December 22, 2023
DHAKA – The Election Commission accepts the aspirants’ wealth statements but never takes any initiative to properly verify the accounts.
This raises questions over the commission’s sincerity in holding the candidates accountable and ensuring transparency, say campaigners for good governance.
According to former NBR chairman Badiur Rahman, the EC could exercise its inherent powers and ask the National Board of Revenue (NBR) and Anti-Corruption Commission (ACC) to verify the wealth claims.
“The Election Commission can ask the NBR to scrutinise the claims. If there are doubts, the Anti-Corruption Commission can be engaged too,” he told The Daily Star.
As article 126 of the constitution makes it mandatory for all executive authorities to assist the EC, the institutions are bound to cooperate if the EC seeks their support.
On the other hand, the Representation of the People (amended) Act, 2023, does not make it mandatory for the EC to scrutinise the candidates’ wealth statements.
Election Commissioner Anisur Rahman said it is not the EC’s responsibility to scrutinise wealth statements.
If the NBR or ACC want, they can verify the claims about wealth, Anisur told The Daily Star recently.
However, Shusashoner Jonno Nagorik Secretary Badiul Alam Majumdar said even though the EC is not bound to verify wealth statements, it can and should do it for the sake of ensuring transparency.
“The Election Commission’s way of recording the candidates’ wealth information is nothing but paperwork. We don’t know if any candidate was ever quizzed about their wealth,” he said.
The EC is supposed to upload the candidates’ affidavits on its website immediately after receiving them, but it takes weeks to do it, he said.
Former election commissioner Muhammed Sohul Hussain said the wealth details submitted by candidates must be scrutinised.
“If they could not do it on a short notice, there should be a system to do it after the election,” he added.
Affidavits are a requirement for anyone participating in an election. Lying in the affidavits is punishable by up to three years in prison under the criminal law.
There is a provision in the Representation of the People Act, 2023, to cancel the candidacy of an aspirant for lying under oath.
The Supreme Court in 2007 asked the EC to collect the wealth statements of candidates and make them public. The EC later incorporated a provision in the law to this effect.
At least 1,896 aspirants will run for parliament in the January 7 election from the country’s 300 constituencies. Over 1,500 of them are nominees of 27 political parties.
AL Advisory Council member Nooh-Ul-Alam Lenin said if there is a provision for recording the candidates’ wealth information, there should also be a provision for verifying it.
“This might not be possible ahead of January 7. But those concerned should consider amending the law in the next parliament. This will increase people’s trust in wealth statements,” he said.
In Awami League’s 2008 election manifesto, one of the pledges was to “take effective steps against corruption”.
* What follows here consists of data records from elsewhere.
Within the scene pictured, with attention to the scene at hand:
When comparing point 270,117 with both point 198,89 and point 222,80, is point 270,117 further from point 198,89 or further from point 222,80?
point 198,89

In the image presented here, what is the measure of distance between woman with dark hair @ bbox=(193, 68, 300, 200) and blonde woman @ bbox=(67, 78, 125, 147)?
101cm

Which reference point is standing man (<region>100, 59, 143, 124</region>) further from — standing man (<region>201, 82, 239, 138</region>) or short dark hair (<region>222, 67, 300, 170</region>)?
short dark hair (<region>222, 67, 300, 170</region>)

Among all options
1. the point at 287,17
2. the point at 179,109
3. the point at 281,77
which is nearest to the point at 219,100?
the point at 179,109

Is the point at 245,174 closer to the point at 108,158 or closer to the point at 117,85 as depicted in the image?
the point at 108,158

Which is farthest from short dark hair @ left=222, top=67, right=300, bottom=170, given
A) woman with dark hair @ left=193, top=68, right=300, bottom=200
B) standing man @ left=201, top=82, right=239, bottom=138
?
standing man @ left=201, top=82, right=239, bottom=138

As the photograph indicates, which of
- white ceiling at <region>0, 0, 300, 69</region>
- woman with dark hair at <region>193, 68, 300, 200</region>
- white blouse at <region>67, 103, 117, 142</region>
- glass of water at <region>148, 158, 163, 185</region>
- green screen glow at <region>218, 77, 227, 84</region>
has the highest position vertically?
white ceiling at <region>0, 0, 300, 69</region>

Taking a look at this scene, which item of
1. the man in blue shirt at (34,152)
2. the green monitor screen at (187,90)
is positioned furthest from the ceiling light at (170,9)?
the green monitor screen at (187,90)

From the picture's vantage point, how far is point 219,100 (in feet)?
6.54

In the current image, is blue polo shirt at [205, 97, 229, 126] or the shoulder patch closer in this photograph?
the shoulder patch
The manifesto reads, “Influential individuals have to disclose their annual wealth information. Stern steps will be taken to prevent and erase corruption… to wipe out graft, unearned money, defaulted loans, extortion, tender manipulation, and muscle power.”
In its 2014 election manifesto, the AL replaced the word Influential with “citizens of all tiers”.
“Accountability of citizens from all tiers regarding one’s wealth, income will be ensured,” it reads.
In the 2018 manifesto, the AL did not mention issues related to wealth.
AL lawmaker Saber Hossain Chowdhury in 2010 placed a bill on the Code of Conduct for Members of Parliament in the Jatiya Sangsad.
The bill was aimed at ensuring that lawmakers uphold high moral standards in and outside the House.
The UK, India, Canada, South Africa, and different other countries have codes of conduct for their MPs.
However, no step was taken to pass Saber’s bill.
Shujan Secretary Badiul said if Saber’s bill was passed, the MPs would have been required to disclose their wealth information every year.
Responding to a question regarding the allegations of unusual increase in the wealth of some AL nominees, the party’s General Secretary Obaidul Quader on December 12 said, “If the Anti-Corruption Commission does not raise questions, and the aspirant is allowed to participate in the polls, then you cannot call them corrupt.”
Rights activist and former adviser to a caretaker government Sultana Kamal said she is surprised at how the wealth of some candidates has increased.
“When I read the newspapers, I wonder if this is real… the wealth of some people has increased by 200 times, 300 times or 400 times,” she said, adding the candidates’ wealth information must be scrutinised.